Problem to solve: What must be returned is the number of lines in the records holding the word "trap", with no other text.

Supplied data:
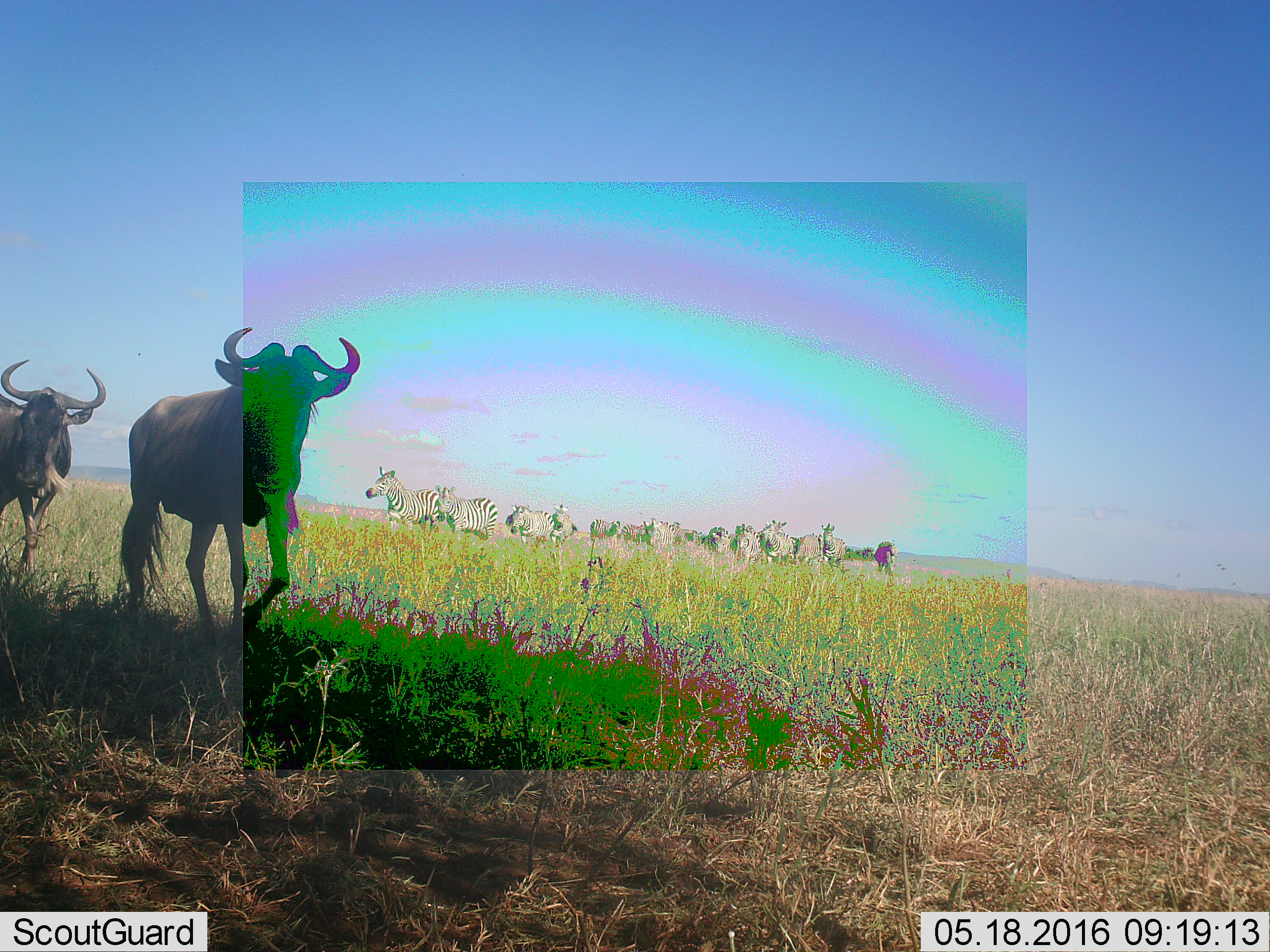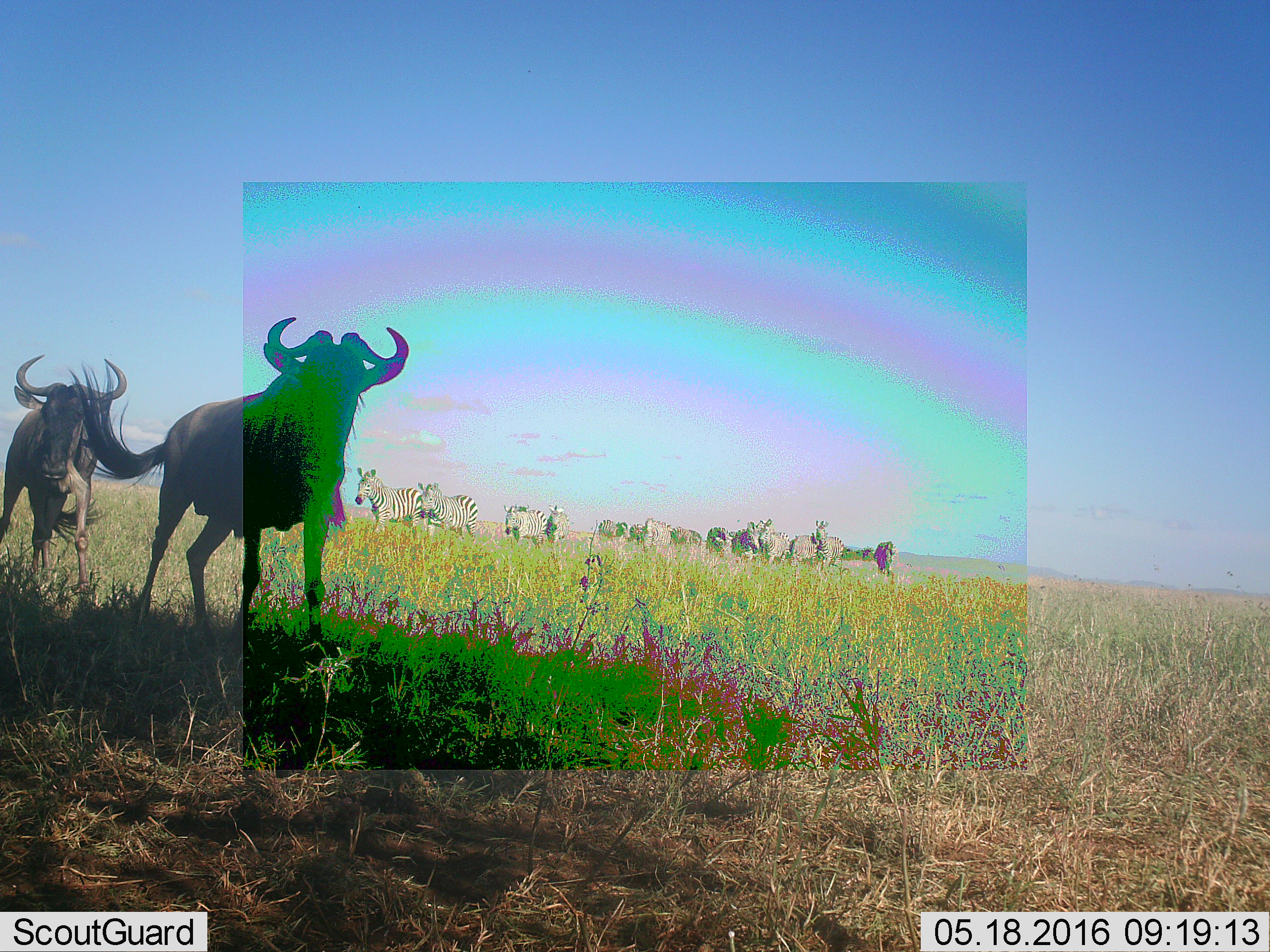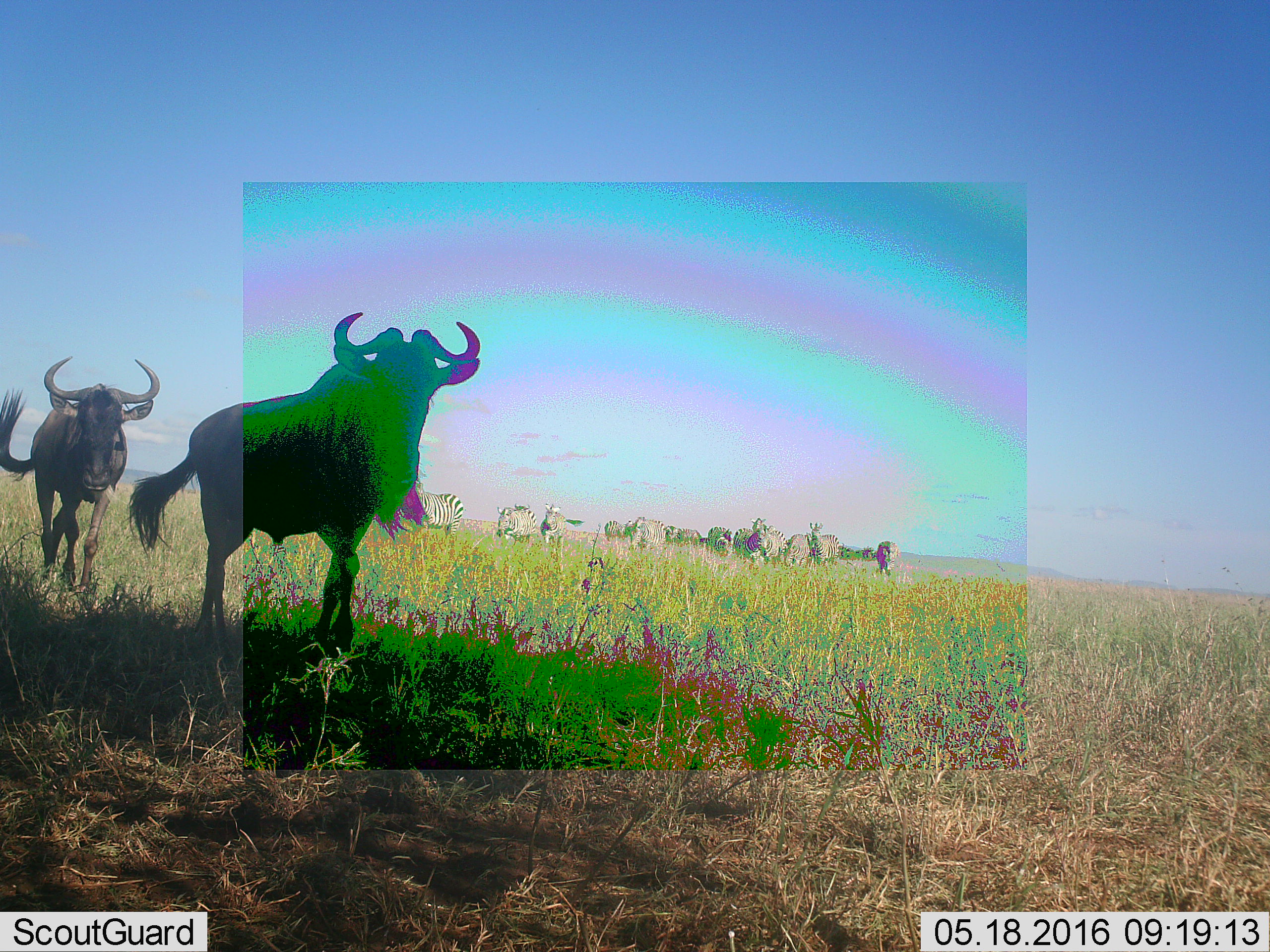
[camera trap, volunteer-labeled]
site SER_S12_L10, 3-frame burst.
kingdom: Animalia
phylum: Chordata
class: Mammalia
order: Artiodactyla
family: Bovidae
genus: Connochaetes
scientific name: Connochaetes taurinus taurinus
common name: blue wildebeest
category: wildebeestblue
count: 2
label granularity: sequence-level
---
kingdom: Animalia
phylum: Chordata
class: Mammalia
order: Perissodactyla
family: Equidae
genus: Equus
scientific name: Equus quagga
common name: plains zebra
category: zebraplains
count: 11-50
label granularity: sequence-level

--

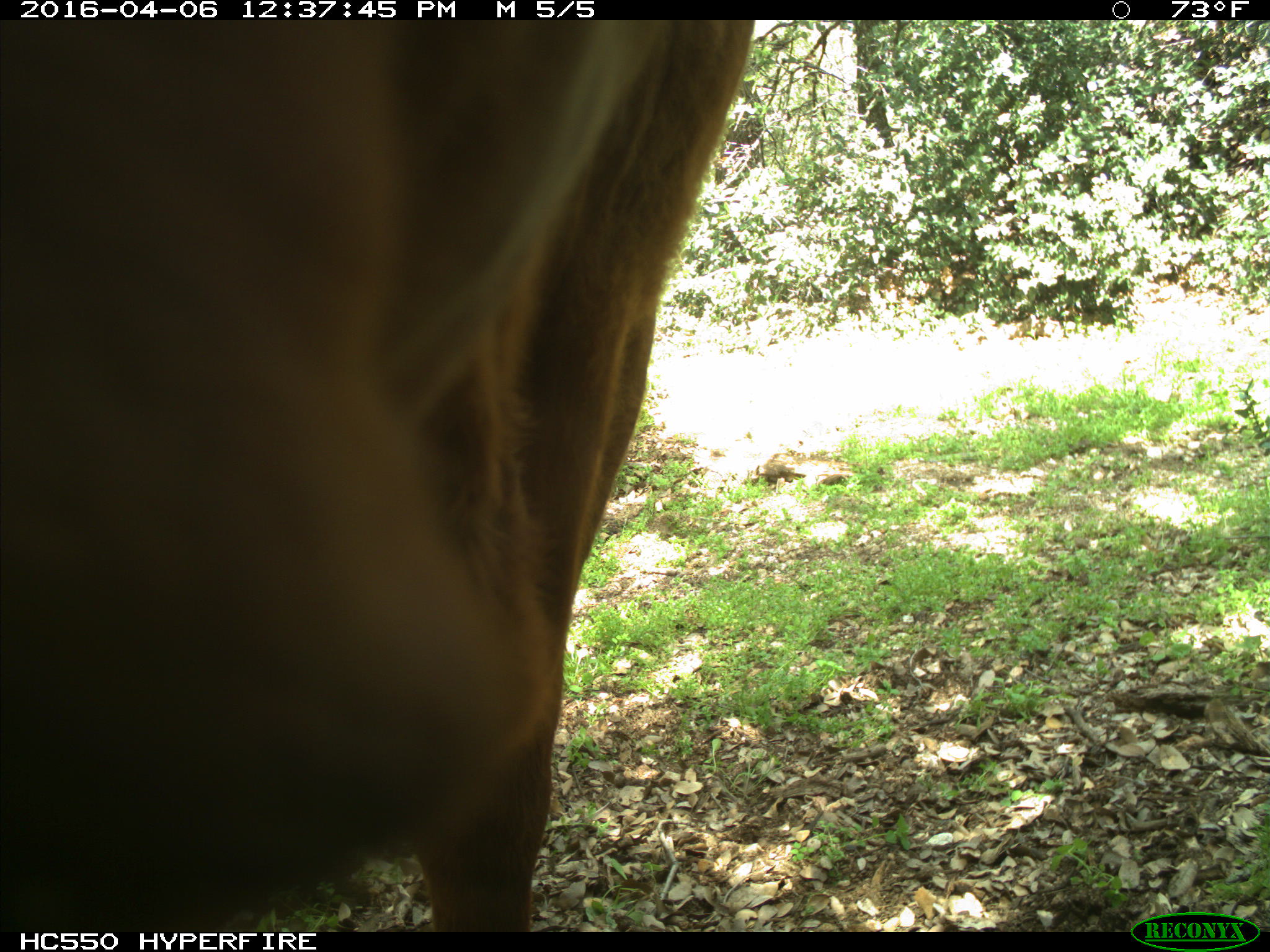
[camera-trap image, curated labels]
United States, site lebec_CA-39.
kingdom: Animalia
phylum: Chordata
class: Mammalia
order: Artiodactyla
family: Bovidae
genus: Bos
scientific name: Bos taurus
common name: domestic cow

Answer to this problem: 2